Reproduce the stretch from the line containing "How far apart" through the end of the records, substituting "dark compression sleeve" for "black compression sleeve" and changing nothing else.

═════ RECORDS SHOWN ═════

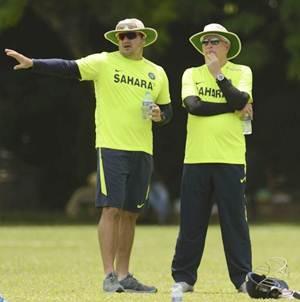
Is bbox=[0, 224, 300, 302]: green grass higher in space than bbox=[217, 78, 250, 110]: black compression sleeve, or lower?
lower

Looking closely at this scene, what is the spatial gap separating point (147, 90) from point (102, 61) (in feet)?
1.46

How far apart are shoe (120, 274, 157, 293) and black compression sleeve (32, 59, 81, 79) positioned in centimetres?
174

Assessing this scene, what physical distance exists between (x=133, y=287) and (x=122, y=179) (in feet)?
2.91

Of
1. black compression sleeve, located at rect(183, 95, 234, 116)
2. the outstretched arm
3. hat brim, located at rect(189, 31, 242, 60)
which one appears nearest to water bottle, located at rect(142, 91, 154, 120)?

═════

● RESPONSE FOR THIS EXERCISE
How far apart are shoe (120, 274, 157, 293) and dark compression sleeve (32, 59, 81, 79) positioned in centimetres?
174

Assessing this scene, what physical distance exists between (x=133, y=287) and (x=122, y=179) (in feet)?
2.91

Of
1. dark compression sleeve, located at rect(183, 95, 234, 116)
2. the outstretched arm
3. hat brim, located at rect(189, 31, 242, 60)
which one appears nearest to water bottle, located at rect(142, 91, 154, 120)?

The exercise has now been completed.